La moglie abbandonata può fare la comunione?
Il mio quesito è il seguente: se una moglie viene abbandonata dal marito e quest’ultimo si unisce ad altra donna abbiamo il caso chiarissimo di una moglie che ha subìto un torto, un tradimento ecc. Ora, questa moglie abbandonata potrà fare la Comunione, qualora le capiti di trovare un buon compagno di vita che si occupi di lei, magari santamente disposto a fare anche da padre ai figli della donna a loro volta abbandonati dal padre naturale?
Luigi Torsoli
Risponde padre Francesco Romano, docente di Diritto Canonico
Alla domanda che il lettore ci rivolge abbiamo in parte già risposto nella rubrica dell’11 febbraio scorso («Chi sposa un divorziato può fare la comunione?») a proposito delle situazioni matrimoniali irregolari e la ricezione della Comunione. Possiamo ora limitarci ad aggiungere solo alcune considerazioni.
Anche il naufragio di un matrimonio deve essere vissuto nella fede come il momento stesso in cui si celebra questo sacramento, connotato dal requisito della perpetuità del vincolo «nella buona e nella cattiva sorte».
Il fallimento della vita coniugale, finché non sia dimostrata e dichiarata dalla competente autorità l’eventuale nullità del matrimonio, non libera i coniugi, indipendentemente dalla responsabilità dell’uno o dell’altra, dall’obbligo del reciproco rispetto e della fedeltà, né, tanto meno, li abilita a instaurare nuove relazioni affettive come le unioni libere di fatto o il matrimonio civile.

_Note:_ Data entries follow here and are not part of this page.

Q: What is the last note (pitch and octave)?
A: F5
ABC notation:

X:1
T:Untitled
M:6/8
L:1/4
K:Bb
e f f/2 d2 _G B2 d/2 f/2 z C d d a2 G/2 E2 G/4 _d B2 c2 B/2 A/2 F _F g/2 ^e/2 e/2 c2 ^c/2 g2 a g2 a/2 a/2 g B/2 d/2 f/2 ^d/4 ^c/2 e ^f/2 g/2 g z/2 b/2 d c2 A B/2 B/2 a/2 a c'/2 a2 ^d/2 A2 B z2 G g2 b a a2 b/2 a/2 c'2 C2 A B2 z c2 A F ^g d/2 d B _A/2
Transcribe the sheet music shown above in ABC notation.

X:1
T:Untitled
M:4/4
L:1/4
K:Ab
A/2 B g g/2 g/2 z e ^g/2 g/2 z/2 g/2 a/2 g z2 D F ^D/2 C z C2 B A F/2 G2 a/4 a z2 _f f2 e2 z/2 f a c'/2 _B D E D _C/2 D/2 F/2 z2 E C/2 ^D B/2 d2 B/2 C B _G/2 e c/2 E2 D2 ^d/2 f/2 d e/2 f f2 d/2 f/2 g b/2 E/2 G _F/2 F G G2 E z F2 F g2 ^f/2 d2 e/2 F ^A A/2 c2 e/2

Comprendiamo benissimo la dolorosa situazione esistenziale di una «moglie abbandonata», con figli da crescere ed educare. Tuttavia, l’eventuale «buon compagno di vita» ipotizzato dal nostro lettore, non può subentrare al posto del legittimo coniuge, pur latitante nelle sue responsabilità.
Per completezza, a quanto detto vi è da aggiungere che l’enciclica Familiaris consortio, promulgata da Giovanni Paolo II il 22 novembre 1981, non ignora la situazione di «coloro che hanno contratto una seconda unione in vista dell’educazione dei figli». In questo specifico caso, per poter ricevere la Comunione, la soluzione che il Papa prospetta è chiara e senza equivoci, ovvero, «quando l’uomo e la donna, per seri motivi – quali, ad esempio, l’educazione dei figli – non possono soddisfare l’obbligo della separazione, assumano l’impegno di vivere in piena continenza, cioè di astenersi dagli atti propri dei coniugi». Questo impegno è il presupposto per poter premettere il sacramento della penitenza alla ricezione della Comunione la quale, aggiunge il Papa nella sua enciclica, «può essere accordata solo a quelli che, pentiti di aver violato il segno dell’alleanza e della fedeltà a Cristo, sono sinceramente disposti a una forma di vita non più in contraddizione con l’indissolubilità del matrimonio».
Le vicissitudini coniugali di tante persone che hanno visto naufragare il loro matrimonio possono essere simili, ma mai omologabili. Fatti salvi i principi teologici, non è possibile ridurre a un cliché la risposta da dare per tutte le situazioni. Suggeriamo, a quanti sentono il desiderio di ricevere l’Eucaristia e ne soffrono per la privazione, di non affrontare il problema come se si trattasse di risolvere una questione burocratica e di non cercare da soli una soluzione. Si chieda consiglio e illuminazione a un confessore o a un direttore spirituale lasciandosi aiutare a comprendere la verità che la Chiesa insegna e, magari, a iniziare a muovere per quanto è possibile i primi passi di un nuovo percorso. Mai, comunque, scoraggiarsi o allontanarsi dalla Chiesa rinunciando anche ad altre esperienze salvifiche della vita cristiana. Proprio per questo è necessario abbandonare il «fai da te» e affidarsi a un direttore spirituale.